In the midst of these milestones, Barber still knew where his priorities stood. “All I remember,” Barber says about the day he found out Beth had cancer, “is how sad her eyes were.” At first, they asked, “Why us? Why now?” Finally, they decided, “Why not us?”
Beth continued to work in the business office, where she first started when Barber was pursuing his degrees, and Barber planned his business ventures around her three-hour chemo treatments each Friday. He only missed two during the five months of treatments.
Between the chemo, radiation, and fear, it wasn’t easy. When weak moments arose, the couple drew strength from others. At times, Barber arrived to work feeling on edge and asked colleagues such as Robert Yeager, vice president for administration and finance, for help. Barber says it wasn’t always wise for him to make a decision pertaining to the school, so he would tell Yeager to keep an eye on him. Regardless of the circumstances, Yeager says, it’s important for administration to work together. But because of their situation, “It made us closer quicker,” he says. “When you share that type of experience you form a bond that gets you through some tough times.”
To Barber, the students mattered most. “Your world may be falling apart,” he says, “but the rest of the world is still going on. You have to deal with that world.” His team was with him every step of the way: praying, crying, laughing, and making important university decisions with him.
In spring 2009, after listening to the concerns of students, the school brought in a new food service, Pioneer College Caterers, offering more meal options and nutritional information for healthy eating. Barber also restored a tradition that had been absent for more than 30 years: public meals offered after church on Sundays. It’s a way for the university to give back to the community, he says.
For the city’s fire department, the school bought a new SUV, multiple automated external defibrillators, and also donated $250,000 to help them buy a new fire truck. The police department also received a vehicle from the university, half the payment for another one, and the funding for a drug dog.
Throughout his presidency, Barber has brought some key players to the university: a full-time campus minister (there hadn’t been a full-time minister for at least 30 years), a new online director, and a psychology counselor. The counselor, Barber says, came as a direct request from students who wanted someone they could confide in on a nonreligious basis.

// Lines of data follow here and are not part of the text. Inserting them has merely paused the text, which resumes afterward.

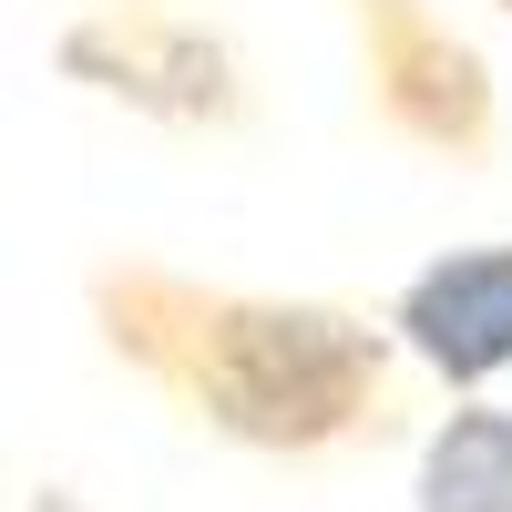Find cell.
<instances>
[{"label": "cell", "mask_w": 512, "mask_h": 512, "mask_svg": "<svg viewBox=\"0 0 512 512\" xmlns=\"http://www.w3.org/2000/svg\"><path fill=\"white\" fill-rule=\"evenodd\" d=\"M113 338L164 390H185L216 431L267 451H318L379 400V328L338 308H267V297H185L164 277L113 287Z\"/></svg>", "instance_id": "6da1fadb"}, {"label": "cell", "mask_w": 512, "mask_h": 512, "mask_svg": "<svg viewBox=\"0 0 512 512\" xmlns=\"http://www.w3.org/2000/svg\"><path fill=\"white\" fill-rule=\"evenodd\" d=\"M400 338L441 379H492L512 369V246H461L400 287Z\"/></svg>", "instance_id": "7a4b0ae2"}, {"label": "cell", "mask_w": 512, "mask_h": 512, "mask_svg": "<svg viewBox=\"0 0 512 512\" xmlns=\"http://www.w3.org/2000/svg\"><path fill=\"white\" fill-rule=\"evenodd\" d=\"M359 21H369V52H379V93H390V113L410 123V134H431V144H472L482 113H492L482 62L461 52L431 11H410V0H359Z\"/></svg>", "instance_id": "3957f363"}, {"label": "cell", "mask_w": 512, "mask_h": 512, "mask_svg": "<svg viewBox=\"0 0 512 512\" xmlns=\"http://www.w3.org/2000/svg\"><path fill=\"white\" fill-rule=\"evenodd\" d=\"M72 72H113V93H134L154 113H226V52L195 31H72L62 41Z\"/></svg>", "instance_id": "277c9868"}, {"label": "cell", "mask_w": 512, "mask_h": 512, "mask_svg": "<svg viewBox=\"0 0 512 512\" xmlns=\"http://www.w3.org/2000/svg\"><path fill=\"white\" fill-rule=\"evenodd\" d=\"M410 492L420 512H512V410H451Z\"/></svg>", "instance_id": "5b68a950"}, {"label": "cell", "mask_w": 512, "mask_h": 512, "mask_svg": "<svg viewBox=\"0 0 512 512\" xmlns=\"http://www.w3.org/2000/svg\"><path fill=\"white\" fill-rule=\"evenodd\" d=\"M31 512H82V502H72V492H41V502H31Z\"/></svg>", "instance_id": "8992f818"}]
</instances>
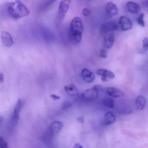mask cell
Here are the masks:
<instances>
[{
    "mask_svg": "<svg viewBox=\"0 0 148 148\" xmlns=\"http://www.w3.org/2000/svg\"><path fill=\"white\" fill-rule=\"evenodd\" d=\"M7 10L8 14L14 20H18L29 15L30 11L20 1L7 3Z\"/></svg>",
    "mask_w": 148,
    "mask_h": 148,
    "instance_id": "1",
    "label": "cell"
},
{
    "mask_svg": "<svg viewBox=\"0 0 148 148\" xmlns=\"http://www.w3.org/2000/svg\"><path fill=\"white\" fill-rule=\"evenodd\" d=\"M84 26L81 19L79 17H74L71 22L69 35L70 40L73 43H78L81 41Z\"/></svg>",
    "mask_w": 148,
    "mask_h": 148,
    "instance_id": "2",
    "label": "cell"
},
{
    "mask_svg": "<svg viewBox=\"0 0 148 148\" xmlns=\"http://www.w3.org/2000/svg\"><path fill=\"white\" fill-rule=\"evenodd\" d=\"M118 28V25L115 21H108L103 23L101 26V33L103 36L111 31L117 30Z\"/></svg>",
    "mask_w": 148,
    "mask_h": 148,
    "instance_id": "3",
    "label": "cell"
},
{
    "mask_svg": "<svg viewBox=\"0 0 148 148\" xmlns=\"http://www.w3.org/2000/svg\"><path fill=\"white\" fill-rule=\"evenodd\" d=\"M99 94V91L94 86L84 91L82 94V97L87 100H93L98 98Z\"/></svg>",
    "mask_w": 148,
    "mask_h": 148,
    "instance_id": "4",
    "label": "cell"
},
{
    "mask_svg": "<svg viewBox=\"0 0 148 148\" xmlns=\"http://www.w3.org/2000/svg\"><path fill=\"white\" fill-rule=\"evenodd\" d=\"M70 1H61L60 3L59 7H58V15L59 18L62 20L68 11L70 6Z\"/></svg>",
    "mask_w": 148,
    "mask_h": 148,
    "instance_id": "5",
    "label": "cell"
},
{
    "mask_svg": "<svg viewBox=\"0 0 148 148\" xmlns=\"http://www.w3.org/2000/svg\"><path fill=\"white\" fill-rule=\"evenodd\" d=\"M22 106H23V103H22V101L20 99H19L17 102L14 110L12 119H11L12 124H14L15 125H17L18 121L19 119L20 113Z\"/></svg>",
    "mask_w": 148,
    "mask_h": 148,
    "instance_id": "6",
    "label": "cell"
},
{
    "mask_svg": "<svg viewBox=\"0 0 148 148\" xmlns=\"http://www.w3.org/2000/svg\"><path fill=\"white\" fill-rule=\"evenodd\" d=\"M119 24L123 31L130 30L132 27V24L130 20L126 16L120 17L119 20Z\"/></svg>",
    "mask_w": 148,
    "mask_h": 148,
    "instance_id": "7",
    "label": "cell"
},
{
    "mask_svg": "<svg viewBox=\"0 0 148 148\" xmlns=\"http://www.w3.org/2000/svg\"><path fill=\"white\" fill-rule=\"evenodd\" d=\"M115 40L114 35L112 32L103 35V46L106 48H112Z\"/></svg>",
    "mask_w": 148,
    "mask_h": 148,
    "instance_id": "8",
    "label": "cell"
},
{
    "mask_svg": "<svg viewBox=\"0 0 148 148\" xmlns=\"http://www.w3.org/2000/svg\"><path fill=\"white\" fill-rule=\"evenodd\" d=\"M81 75L83 79L87 83H92L95 79L94 73L87 68H84L82 70Z\"/></svg>",
    "mask_w": 148,
    "mask_h": 148,
    "instance_id": "9",
    "label": "cell"
},
{
    "mask_svg": "<svg viewBox=\"0 0 148 148\" xmlns=\"http://www.w3.org/2000/svg\"><path fill=\"white\" fill-rule=\"evenodd\" d=\"M1 39L3 44L6 47H11L13 44L12 37L8 32L4 31L1 34Z\"/></svg>",
    "mask_w": 148,
    "mask_h": 148,
    "instance_id": "10",
    "label": "cell"
},
{
    "mask_svg": "<svg viewBox=\"0 0 148 148\" xmlns=\"http://www.w3.org/2000/svg\"><path fill=\"white\" fill-rule=\"evenodd\" d=\"M105 90H106V93L109 96L113 97V98L122 97L124 95V93L123 91L118 89L117 88H114V87H107L106 88Z\"/></svg>",
    "mask_w": 148,
    "mask_h": 148,
    "instance_id": "11",
    "label": "cell"
},
{
    "mask_svg": "<svg viewBox=\"0 0 148 148\" xmlns=\"http://www.w3.org/2000/svg\"><path fill=\"white\" fill-rule=\"evenodd\" d=\"M63 124L59 121H54L51 124L49 129L54 136L59 133L63 127Z\"/></svg>",
    "mask_w": 148,
    "mask_h": 148,
    "instance_id": "12",
    "label": "cell"
},
{
    "mask_svg": "<svg viewBox=\"0 0 148 148\" xmlns=\"http://www.w3.org/2000/svg\"><path fill=\"white\" fill-rule=\"evenodd\" d=\"M126 8L127 11L132 14L138 13L141 10L140 6L135 2L129 1L126 3Z\"/></svg>",
    "mask_w": 148,
    "mask_h": 148,
    "instance_id": "13",
    "label": "cell"
},
{
    "mask_svg": "<svg viewBox=\"0 0 148 148\" xmlns=\"http://www.w3.org/2000/svg\"><path fill=\"white\" fill-rule=\"evenodd\" d=\"M106 12L110 17L115 16L118 14L117 6L112 2H109L106 6Z\"/></svg>",
    "mask_w": 148,
    "mask_h": 148,
    "instance_id": "14",
    "label": "cell"
},
{
    "mask_svg": "<svg viewBox=\"0 0 148 148\" xmlns=\"http://www.w3.org/2000/svg\"><path fill=\"white\" fill-rule=\"evenodd\" d=\"M96 73L98 75L101 76V77L112 79L115 77V74L111 71L104 69H98L96 71Z\"/></svg>",
    "mask_w": 148,
    "mask_h": 148,
    "instance_id": "15",
    "label": "cell"
},
{
    "mask_svg": "<svg viewBox=\"0 0 148 148\" xmlns=\"http://www.w3.org/2000/svg\"><path fill=\"white\" fill-rule=\"evenodd\" d=\"M64 89L66 92L71 96H76L78 95V90L74 85L72 84L67 85L64 86Z\"/></svg>",
    "mask_w": 148,
    "mask_h": 148,
    "instance_id": "16",
    "label": "cell"
},
{
    "mask_svg": "<svg viewBox=\"0 0 148 148\" xmlns=\"http://www.w3.org/2000/svg\"><path fill=\"white\" fill-rule=\"evenodd\" d=\"M115 115L112 112L109 111L105 114L104 119V124L106 126L110 125L115 122Z\"/></svg>",
    "mask_w": 148,
    "mask_h": 148,
    "instance_id": "17",
    "label": "cell"
},
{
    "mask_svg": "<svg viewBox=\"0 0 148 148\" xmlns=\"http://www.w3.org/2000/svg\"><path fill=\"white\" fill-rule=\"evenodd\" d=\"M136 104L137 108L139 110H143L146 104V99L143 96L139 95L136 98Z\"/></svg>",
    "mask_w": 148,
    "mask_h": 148,
    "instance_id": "18",
    "label": "cell"
},
{
    "mask_svg": "<svg viewBox=\"0 0 148 148\" xmlns=\"http://www.w3.org/2000/svg\"><path fill=\"white\" fill-rule=\"evenodd\" d=\"M103 104L107 107L109 108H113L114 107V100L111 98L107 97L105 98L103 100Z\"/></svg>",
    "mask_w": 148,
    "mask_h": 148,
    "instance_id": "19",
    "label": "cell"
},
{
    "mask_svg": "<svg viewBox=\"0 0 148 148\" xmlns=\"http://www.w3.org/2000/svg\"><path fill=\"white\" fill-rule=\"evenodd\" d=\"M142 42H143V47L138 51V54H143L148 49V38L144 37Z\"/></svg>",
    "mask_w": 148,
    "mask_h": 148,
    "instance_id": "20",
    "label": "cell"
},
{
    "mask_svg": "<svg viewBox=\"0 0 148 148\" xmlns=\"http://www.w3.org/2000/svg\"><path fill=\"white\" fill-rule=\"evenodd\" d=\"M145 15L143 13H141V14H139L137 18V22L138 24L143 26V27H145V22L144 18Z\"/></svg>",
    "mask_w": 148,
    "mask_h": 148,
    "instance_id": "21",
    "label": "cell"
},
{
    "mask_svg": "<svg viewBox=\"0 0 148 148\" xmlns=\"http://www.w3.org/2000/svg\"><path fill=\"white\" fill-rule=\"evenodd\" d=\"M0 148H9L7 143L1 136L0 138Z\"/></svg>",
    "mask_w": 148,
    "mask_h": 148,
    "instance_id": "22",
    "label": "cell"
},
{
    "mask_svg": "<svg viewBox=\"0 0 148 148\" xmlns=\"http://www.w3.org/2000/svg\"><path fill=\"white\" fill-rule=\"evenodd\" d=\"M71 103L70 102L66 101H65L62 105V109L63 110H65L71 107Z\"/></svg>",
    "mask_w": 148,
    "mask_h": 148,
    "instance_id": "23",
    "label": "cell"
},
{
    "mask_svg": "<svg viewBox=\"0 0 148 148\" xmlns=\"http://www.w3.org/2000/svg\"><path fill=\"white\" fill-rule=\"evenodd\" d=\"M100 57L104 59H106L107 57V50L105 49H102L101 50L99 54Z\"/></svg>",
    "mask_w": 148,
    "mask_h": 148,
    "instance_id": "24",
    "label": "cell"
},
{
    "mask_svg": "<svg viewBox=\"0 0 148 148\" xmlns=\"http://www.w3.org/2000/svg\"><path fill=\"white\" fill-rule=\"evenodd\" d=\"M82 13H83V15H84V16H87L90 14L91 12H90V10L88 8H84L82 11Z\"/></svg>",
    "mask_w": 148,
    "mask_h": 148,
    "instance_id": "25",
    "label": "cell"
},
{
    "mask_svg": "<svg viewBox=\"0 0 148 148\" xmlns=\"http://www.w3.org/2000/svg\"><path fill=\"white\" fill-rule=\"evenodd\" d=\"M94 86L96 88V89H97L99 92H100V91L103 92V91H104V88H103V87L101 85H95Z\"/></svg>",
    "mask_w": 148,
    "mask_h": 148,
    "instance_id": "26",
    "label": "cell"
},
{
    "mask_svg": "<svg viewBox=\"0 0 148 148\" xmlns=\"http://www.w3.org/2000/svg\"><path fill=\"white\" fill-rule=\"evenodd\" d=\"M77 120L78 123L80 124H84V117H82V116H79V117L78 118H77Z\"/></svg>",
    "mask_w": 148,
    "mask_h": 148,
    "instance_id": "27",
    "label": "cell"
},
{
    "mask_svg": "<svg viewBox=\"0 0 148 148\" xmlns=\"http://www.w3.org/2000/svg\"><path fill=\"white\" fill-rule=\"evenodd\" d=\"M50 97L54 100H58L60 99V97L58 96L55 94H52L50 95Z\"/></svg>",
    "mask_w": 148,
    "mask_h": 148,
    "instance_id": "28",
    "label": "cell"
},
{
    "mask_svg": "<svg viewBox=\"0 0 148 148\" xmlns=\"http://www.w3.org/2000/svg\"><path fill=\"white\" fill-rule=\"evenodd\" d=\"M73 148H83V146H82V145L78 143H75V145H74V146H73Z\"/></svg>",
    "mask_w": 148,
    "mask_h": 148,
    "instance_id": "29",
    "label": "cell"
},
{
    "mask_svg": "<svg viewBox=\"0 0 148 148\" xmlns=\"http://www.w3.org/2000/svg\"><path fill=\"white\" fill-rule=\"evenodd\" d=\"M4 75L2 74V73H1L0 74V83H2V82L4 81Z\"/></svg>",
    "mask_w": 148,
    "mask_h": 148,
    "instance_id": "30",
    "label": "cell"
},
{
    "mask_svg": "<svg viewBox=\"0 0 148 148\" xmlns=\"http://www.w3.org/2000/svg\"></svg>",
    "mask_w": 148,
    "mask_h": 148,
    "instance_id": "31",
    "label": "cell"
}]
</instances>
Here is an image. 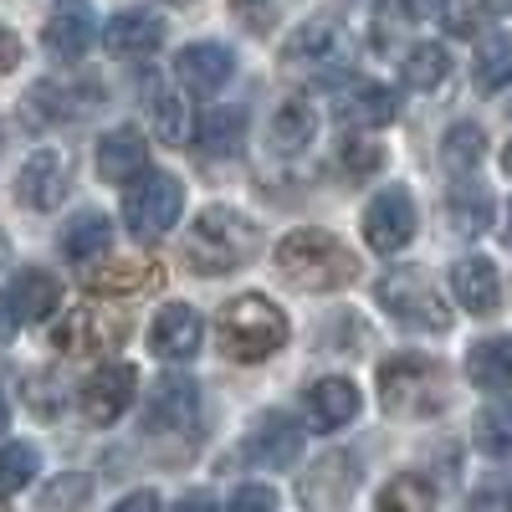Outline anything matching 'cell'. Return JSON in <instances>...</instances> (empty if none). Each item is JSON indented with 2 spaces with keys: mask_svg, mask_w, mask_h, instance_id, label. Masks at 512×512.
Listing matches in <instances>:
<instances>
[{
  "mask_svg": "<svg viewBox=\"0 0 512 512\" xmlns=\"http://www.w3.org/2000/svg\"><path fill=\"white\" fill-rule=\"evenodd\" d=\"M256 251H262V226H256L246 210H231V205L200 210L195 226L185 231V267L200 272V277L236 272Z\"/></svg>",
  "mask_w": 512,
  "mask_h": 512,
  "instance_id": "obj_1",
  "label": "cell"
},
{
  "mask_svg": "<svg viewBox=\"0 0 512 512\" xmlns=\"http://www.w3.org/2000/svg\"><path fill=\"white\" fill-rule=\"evenodd\" d=\"M200 344H205V323H200V313H195L190 303L164 308V313L154 318V328H149V349H154L164 364H185V359H195Z\"/></svg>",
  "mask_w": 512,
  "mask_h": 512,
  "instance_id": "obj_13",
  "label": "cell"
},
{
  "mask_svg": "<svg viewBox=\"0 0 512 512\" xmlns=\"http://www.w3.org/2000/svg\"><path fill=\"white\" fill-rule=\"evenodd\" d=\"M67 190H72V154L62 149H36L16 175V200L26 210H57Z\"/></svg>",
  "mask_w": 512,
  "mask_h": 512,
  "instance_id": "obj_8",
  "label": "cell"
},
{
  "mask_svg": "<svg viewBox=\"0 0 512 512\" xmlns=\"http://www.w3.org/2000/svg\"><path fill=\"white\" fill-rule=\"evenodd\" d=\"M16 62H21V36L0 26V72H11Z\"/></svg>",
  "mask_w": 512,
  "mask_h": 512,
  "instance_id": "obj_45",
  "label": "cell"
},
{
  "mask_svg": "<svg viewBox=\"0 0 512 512\" xmlns=\"http://www.w3.org/2000/svg\"><path fill=\"white\" fill-rule=\"evenodd\" d=\"M175 512H221V507L210 502L205 492H190V497H180V507H175Z\"/></svg>",
  "mask_w": 512,
  "mask_h": 512,
  "instance_id": "obj_46",
  "label": "cell"
},
{
  "mask_svg": "<svg viewBox=\"0 0 512 512\" xmlns=\"http://www.w3.org/2000/svg\"><path fill=\"white\" fill-rule=\"evenodd\" d=\"M6 425H11V410H6V400H0V431H6Z\"/></svg>",
  "mask_w": 512,
  "mask_h": 512,
  "instance_id": "obj_50",
  "label": "cell"
},
{
  "mask_svg": "<svg viewBox=\"0 0 512 512\" xmlns=\"http://www.w3.org/2000/svg\"><path fill=\"white\" fill-rule=\"evenodd\" d=\"M400 77H405V88H415V93L441 88V82L451 77V57H446V47H436V41H420V47H410L405 62H400Z\"/></svg>",
  "mask_w": 512,
  "mask_h": 512,
  "instance_id": "obj_30",
  "label": "cell"
},
{
  "mask_svg": "<svg viewBox=\"0 0 512 512\" xmlns=\"http://www.w3.org/2000/svg\"><path fill=\"white\" fill-rule=\"evenodd\" d=\"M175 6H185V0H175Z\"/></svg>",
  "mask_w": 512,
  "mask_h": 512,
  "instance_id": "obj_53",
  "label": "cell"
},
{
  "mask_svg": "<svg viewBox=\"0 0 512 512\" xmlns=\"http://www.w3.org/2000/svg\"><path fill=\"white\" fill-rule=\"evenodd\" d=\"M82 497H88V482L72 477V487H67V492H62V487H52V492H47V512H57V507L67 512V507H77Z\"/></svg>",
  "mask_w": 512,
  "mask_h": 512,
  "instance_id": "obj_44",
  "label": "cell"
},
{
  "mask_svg": "<svg viewBox=\"0 0 512 512\" xmlns=\"http://www.w3.org/2000/svg\"><path fill=\"white\" fill-rule=\"evenodd\" d=\"M502 164H507V175H512V149H507V154H502Z\"/></svg>",
  "mask_w": 512,
  "mask_h": 512,
  "instance_id": "obj_51",
  "label": "cell"
},
{
  "mask_svg": "<svg viewBox=\"0 0 512 512\" xmlns=\"http://www.w3.org/2000/svg\"><path fill=\"white\" fill-rule=\"evenodd\" d=\"M466 512H512V472H492L472 487Z\"/></svg>",
  "mask_w": 512,
  "mask_h": 512,
  "instance_id": "obj_38",
  "label": "cell"
},
{
  "mask_svg": "<svg viewBox=\"0 0 512 512\" xmlns=\"http://www.w3.org/2000/svg\"><path fill=\"white\" fill-rule=\"evenodd\" d=\"M282 67L287 72H308L318 82L344 77L354 67V36L344 26H333V21H308V26H297L282 41Z\"/></svg>",
  "mask_w": 512,
  "mask_h": 512,
  "instance_id": "obj_5",
  "label": "cell"
},
{
  "mask_svg": "<svg viewBox=\"0 0 512 512\" xmlns=\"http://www.w3.org/2000/svg\"><path fill=\"white\" fill-rule=\"evenodd\" d=\"M431 384H441V369L420 354H400L390 364H379V400L384 410H415L431 400Z\"/></svg>",
  "mask_w": 512,
  "mask_h": 512,
  "instance_id": "obj_12",
  "label": "cell"
},
{
  "mask_svg": "<svg viewBox=\"0 0 512 512\" xmlns=\"http://www.w3.org/2000/svg\"><path fill=\"white\" fill-rule=\"evenodd\" d=\"M11 308H16L21 323H47L62 308V282L41 267H21L16 282H11Z\"/></svg>",
  "mask_w": 512,
  "mask_h": 512,
  "instance_id": "obj_21",
  "label": "cell"
},
{
  "mask_svg": "<svg viewBox=\"0 0 512 512\" xmlns=\"http://www.w3.org/2000/svg\"><path fill=\"white\" fill-rule=\"evenodd\" d=\"M180 216H185V185L175 175L149 169L144 180H134L123 190V221H128V231H134L139 241L169 236V226H175Z\"/></svg>",
  "mask_w": 512,
  "mask_h": 512,
  "instance_id": "obj_6",
  "label": "cell"
},
{
  "mask_svg": "<svg viewBox=\"0 0 512 512\" xmlns=\"http://www.w3.org/2000/svg\"><path fill=\"white\" fill-rule=\"evenodd\" d=\"M477 446L497 461H512V395H502L477 415Z\"/></svg>",
  "mask_w": 512,
  "mask_h": 512,
  "instance_id": "obj_32",
  "label": "cell"
},
{
  "mask_svg": "<svg viewBox=\"0 0 512 512\" xmlns=\"http://www.w3.org/2000/svg\"><path fill=\"white\" fill-rule=\"evenodd\" d=\"M159 282L164 272L154 262H103V267L82 272V287L103 292V297H139V292H154Z\"/></svg>",
  "mask_w": 512,
  "mask_h": 512,
  "instance_id": "obj_22",
  "label": "cell"
},
{
  "mask_svg": "<svg viewBox=\"0 0 512 512\" xmlns=\"http://www.w3.org/2000/svg\"><path fill=\"white\" fill-rule=\"evenodd\" d=\"M113 246V221L98 210L72 216V226H62V256L67 262H103V251Z\"/></svg>",
  "mask_w": 512,
  "mask_h": 512,
  "instance_id": "obj_28",
  "label": "cell"
},
{
  "mask_svg": "<svg viewBox=\"0 0 512 512\" xmlns=\"http://www.w3.org/2000/svg\"><path fill=\"white\" fill-rule=\"evenodd\" d=\"M98 88H88V82H36L31 88V118L36 123H77L88 118L98 108Z\"/></svg>",
  "mask_w": 512,
  "mask_h": 512,
  "instance_id": "obj_14",
  "label": "cell"
},
{
  "mask_svg": "<svg viewBox=\"0 0 512 512\" xmlns=\"http://www.w3.org/2000/svg\"><path fill=\"white\" fill-rule=\"evenodd\" d=\"M231 6H236V16H241L246 31H267L272 16H277V0H231Z\"/></svg>",
  "mask_w": 512,
  "mask_h": 512,
  "instance_id": "obj_41",
  "label": "cell"
},
{
  "mask_svg": "<svg viewBox=\"0 0 512 512\" xmlns=\"http://www.w3.org/2000/svg\"><path fill=\"white\" fill-rule=\"evenodd\" d=\"M297 446H303V431L287 420V415H267V420H256V431L246 436V456L256 466H287L297 456Z\"/></svg>",
  "mask_w": 512,
  "mask_h": 512,
  "instance_id": "obj_25",
  "label": "cell"
},
{
  "mask_svg": "<svg viewBox=\"0 0 512 512\" xmlns=\"http://www.w3.org/2000/svg\"><path fill=\"white\" fill-rule=\"evenodd\" d=\"M108 512H164V502H159V492L144 487V492H128L123 502H113Z\"/></svg>",
  "mask_w": 512,
  "mask_h": 512,
  "instance_id": "obj_43",
  "label": "cell"
},
{
  "mask_svg": "<svg viewBox=\"0 0 512 512\" xmlns=\"http://www.w3.org/2000/svg\"><path fill=\"white\" fill-rule=\"evenodd\" d=\"M11 328H16V308H11V297H0V344L11 338Z\"/></svg>",
  "mask_w": 512,
  "mask_h": 512,
  "instance_id": "obj_47",
  "label": "cell"
},
{
  "mask_svg": "<svg viewBox=\"0 0 512 512\" xmlns=\"http://www.w3.org/2000/svg\"><path fill=\"white\" fill-rule=\"evenodd\" d=\"M374 297H379V308L410 333H446L451 328V308L441 303L431 277L415 272V267H390L374 282Z\"/></svg>",
  "mask_w": 512,
  "mask_h": 512,
  "instance_id": "obj_4",
  "label": "cell"
},
{
  "mask_svg": "<svg viewBox=\"0 0 512 512\" xmlns=\"http://www.w3.org/2000/svg\"><path fill=\"white\" fill-rule=\"evenodd\" d=\"M451 226L461 236H482L492 226V195L482 185H451Z\"/></svg>",
  "mask_w": 512,
  "mask_h": 512,
  "instance_id": "obj_31",
  "label": "cell"
},
{
  "mask_svg": "<svg viewBox=\"0 0 512 512\" xmlns=\"http://www.w3.org/2000/svg\"><path fill=\"white\" fill-rule=\"evenodd\" d=\"M379 144H369V139H344V144H338V164H344L349 169V175H374V169H379Z\"/></svg>",
  "mask_w": 512,
  "mask_h": 512,
  "instance_id": "obj_39",
  "label": "cell"
},
{
  "mask_svg": "<svg viewBox=\"0 0 512 512\" xmlns=\"http://www.w3.org/2000/svg\"><path fill=\"white\" fill-rule=\"evenodd\" d=\"M175 72L195 93H221L236 72V57H231V47H216V41H195V47H185L175 57Z\"/></svg>",
  "mask_w": 512,
  "mask_h": 512,
  "instance_id": "obj_18",
  "label": "cell"
},
{
  "mask_svg": "<svg viewBox=\"0 0 512 512\" xmlns=\"http://www.w3.org/2000/svg\"><path fill=\"white\" fill-rule=\"evenodd\" d=\"M379 11H390L400 21H431L441 11V0H379Z\"/></svg>",
  "mask_w": 512,
  "mask_h": 512,
  "instance_id": "obj_42",
  "label": "cell"
},
{
  "mask_svg": "<svg viewBox=\"0 0 512 512\" xmlns=\"http://www.w3.org/2000/svg\"><path fill=\"white\" fill-rule=\"evenodd\" d=\"M359 384L344 379V374H328L318 384H308V420L318 431H338V425H349L359 415Z\"/></svg>",
  "mask_w": 512,
  "mask_h": 512,
  "instance_id": "obj_19",
  "label": "cell"
},
{
  "mask_svg": "<svg viewBox=\"0 0 512 512\" xmlns=\"http://www.w3.org/2000/svg\"><path fill=\"white\" fill-rule=\"evenodd\" d=\"M277 272L297 292H333V287L354 282L359 262H354V251L338 236L308 226V231H287L277 241Z\"/></svg>",
  "mask_w": 512,
  "mask_h": 512,
  "instance_id": "obj_2",
  "label": "cell"
},
{
  "mask_svg": "<svg viewBox=\"0 0 512 512\" xmlns=\"http://www.w3.org/2000/svg\"><path fill=\"white\" fill-rule=\"evenodd\" d=\"M98 175L108 185H134L149 175V144L139 128H113V134H103L98 144Z\"/></svg>",
  "mask_w": 512,
  "mask_h": 512,
  "instance_id": "obj_15",
  "label": "cell"
},
{
  "mask_svg": "<svg viewBox=\"0 0 512 512\" xmlns=\"http://www.w3.org/2000/svg\"><path fill=\"white\" fill-rule=\"evenodd\" d=\"M139 395V374L134 364H103L93 369L88 379H82V390H77V410L88 425H113L128 405H134Z\"/></svg>",
  "mask_w": 512,
  "mask_h": 512,
  "instance_id": "obj_7",
  "label": "cell"
},
{
  "mask_svg": "<svg viewBox=\"0 0 512 512\" xmlns=\"http://www.w3.org/2000/svg\"><path fill=\"white\" fill-rule=\"evenodd\" d=\"M451 292L466 313H497V303H502L497 262H487V256H461L451 267Z\"/></svg>",
  "mask_w": 512,
  "mask_h": 512,
  "instance_id": "obj_17",
  "label": "cell"
},
{
  "mask_svg": "<svg viewBox=\"0 0 512 512\" xmlns=\"http://www.w3.org/2000/svg\"><path fill=\"white\" fill-rule=\"evenodd\" d=\"M149 113H154V134H159L164 144H180V149H185V134H190L185 98L169 93V88H154V93H149Z\"/></svg>",
  "mask_w": 512,
  "mask_h": 512,
  "instance_id": "obj_34",
  "label": "cell"
},
{
  "mask_svg": "<svg viewBox=\"0 0 512 512\" xmlns=\"http://www.w3.org/2000/svg\"><path fill=\"white\" fill-rule=\"evenodd\" d=\"M395 113H400L395 93L379 88V82H354V88L338 93V103H333V118L344 128H384Z\"/></svg>",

A part of Barber’s success as president comes from his predecessors. John Dunn, CEO of Dunn Hospitality Group and president of the OCU Foundation, says before Barber became president, he worked under a great mentor, Murray. Dunn, an OCU alum and annual donor, says he’s known Barber since he first came to the university. By surrounding himself with talented people — on his administration team and faculty — Barber’s “been able to take the school up a notch,” Dunn says.
Recently, a consultant from the university visited Barber. His wife had just been diagnosed with cancer. “Immediately my thoughts went out not only to his wife, but to him,” Barber says. “For the first time in my life, I realized how much cancer is a family disease.” His advice to the man: Tell her how much you love her, and that she’s still beautiful after all the hair is gone — because she is.
Barber finds the positives while facing an ordeal. “I think I am a better person today and really a better president as a result. It kept my feet anchored in what was really important to me,” he says. “I’d love to get home at night and rub her bald head.”
Beth just celebrated her third anniversary cancer free. Little Brody got his answer: Mimi’s better.